Nel mondo che accoglie la trama di “Orfanzia”, la condizione è quella che tutti i bambini vengono mangiati dai loro stessi genitori una volta cresciuti a sufficienza, e a conoscerla è soltanto il protagonista, un bambino di otto anni che rifiuta il cibo, che vede i suoi amici scomparire da un giorno all’altro. Lui soltanto sa la verità, la sua vita scorre ripetendosi ogni giorno “Per non essere mangiato, non devo mangiare”: un istinto di sopravvivenza più forte dei suoi bisogni primordiali che gli causa non pochi problemi nel rapporto coi suoi coetanei e soprattutto con gli adulti, ancor di più con i suoi genitori. Un bambino troppo maturo per la sua età, ma che sa farsi intendere esprimendo il suo pensiero in maniera coincisa, schietta, servendosi a tratti di immagini macabre e non adatte ai deboli di stomaco. Un bambino che non è stato scritturato come tale, perché non ha corpo e non ha nome, vive in una città non definita, in una casa non descritta; è una voce impersonale, uno stato d’animo che si presta al servizio della società intera e non soltanto di una porzione circoscritta al suo interno, affinché tutti possano immedesimarsi nella narrazione.  

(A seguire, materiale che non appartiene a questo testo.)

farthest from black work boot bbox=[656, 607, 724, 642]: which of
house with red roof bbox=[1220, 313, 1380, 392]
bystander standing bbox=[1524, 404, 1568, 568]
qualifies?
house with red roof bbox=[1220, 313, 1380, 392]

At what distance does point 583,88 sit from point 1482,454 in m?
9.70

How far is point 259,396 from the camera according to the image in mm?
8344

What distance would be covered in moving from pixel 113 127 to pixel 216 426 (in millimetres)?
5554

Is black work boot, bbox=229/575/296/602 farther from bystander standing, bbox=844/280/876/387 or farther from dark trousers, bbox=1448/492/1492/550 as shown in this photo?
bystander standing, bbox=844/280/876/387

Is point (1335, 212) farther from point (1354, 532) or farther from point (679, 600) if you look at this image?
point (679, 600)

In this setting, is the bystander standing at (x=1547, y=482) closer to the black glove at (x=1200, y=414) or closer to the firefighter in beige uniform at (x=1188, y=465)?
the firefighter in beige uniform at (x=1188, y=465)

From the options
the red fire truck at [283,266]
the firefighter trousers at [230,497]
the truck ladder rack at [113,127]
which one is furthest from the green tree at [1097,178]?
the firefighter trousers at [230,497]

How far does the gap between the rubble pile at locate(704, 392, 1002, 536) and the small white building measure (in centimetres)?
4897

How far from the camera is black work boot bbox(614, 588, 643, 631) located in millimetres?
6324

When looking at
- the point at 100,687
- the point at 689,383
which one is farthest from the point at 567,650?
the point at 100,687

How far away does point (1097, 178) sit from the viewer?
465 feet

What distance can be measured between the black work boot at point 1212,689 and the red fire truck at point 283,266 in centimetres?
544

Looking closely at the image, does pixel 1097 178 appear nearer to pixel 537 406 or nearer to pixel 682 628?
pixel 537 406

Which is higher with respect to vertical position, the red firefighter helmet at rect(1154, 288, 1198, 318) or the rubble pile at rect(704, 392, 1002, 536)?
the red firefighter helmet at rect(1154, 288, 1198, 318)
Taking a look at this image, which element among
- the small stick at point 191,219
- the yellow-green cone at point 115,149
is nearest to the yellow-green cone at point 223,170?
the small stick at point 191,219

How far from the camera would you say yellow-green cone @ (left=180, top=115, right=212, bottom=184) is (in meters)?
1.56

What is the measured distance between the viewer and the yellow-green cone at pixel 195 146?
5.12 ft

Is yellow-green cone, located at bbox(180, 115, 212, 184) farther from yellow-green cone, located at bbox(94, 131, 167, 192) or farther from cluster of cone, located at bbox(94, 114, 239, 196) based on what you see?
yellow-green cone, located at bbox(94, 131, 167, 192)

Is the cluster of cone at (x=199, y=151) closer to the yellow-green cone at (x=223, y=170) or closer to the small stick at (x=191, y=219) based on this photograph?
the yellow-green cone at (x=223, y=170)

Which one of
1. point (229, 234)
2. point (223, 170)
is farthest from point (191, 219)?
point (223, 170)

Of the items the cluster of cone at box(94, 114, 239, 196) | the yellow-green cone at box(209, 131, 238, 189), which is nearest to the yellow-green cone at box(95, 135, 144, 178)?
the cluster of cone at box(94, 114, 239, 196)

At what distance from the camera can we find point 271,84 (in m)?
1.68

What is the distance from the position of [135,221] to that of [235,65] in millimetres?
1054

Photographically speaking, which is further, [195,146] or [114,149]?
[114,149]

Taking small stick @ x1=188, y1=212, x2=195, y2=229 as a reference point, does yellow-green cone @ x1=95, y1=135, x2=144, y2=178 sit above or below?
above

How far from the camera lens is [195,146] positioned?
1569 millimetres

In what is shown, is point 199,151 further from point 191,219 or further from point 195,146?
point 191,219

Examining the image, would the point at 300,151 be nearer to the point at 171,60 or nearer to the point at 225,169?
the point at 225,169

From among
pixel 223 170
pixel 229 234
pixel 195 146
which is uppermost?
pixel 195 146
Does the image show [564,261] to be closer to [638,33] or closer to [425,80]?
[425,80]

L’anonimato di cui l’autore è riuscito a servirsi egregiamente in tutta la stesura del romanzo, imponendoselo proprio come esercizio di stile, ha come funzione dominante quella di enunciare una profonda critica alle famiglie disfunzionali, attaccando specialmente quei genitori che scappano dai loro doveri o trascurando o pretendendo troppo dai loro figli, cioè dandogli solo da mangiare o “mangiandoli”. In entrambi i casi viene meno l’essenza stessa del mestiere del genitore, lavoro ritenuto da Athos “Il più difficile del mondo”, che deve guidare il figlio nel suo processo di crescita affiancandolo nelle avversità della vita; è facile per un bambino cresciuto in un contesto del genere sentirsi quasi orfano, “orfano d’infanzia” come suggerisce il neologismo coniato per il titolo dell’opera, ed è altrettanto difficile per lui riuscire ad accettare i suoi genitori dopo aver compreso quanti torti gli hanno recato.

“Orfanzia” è dunque un romanzo sui generis in tutto e per tutto, in grado di suscitare pareri e sensazioni contrastanti ma estremamente profonde, a tal punto da riuscire a “mangiarti” l’anima: provare per credere, non abbiate paura di ac-crescere i vostri orizzonti di lettura!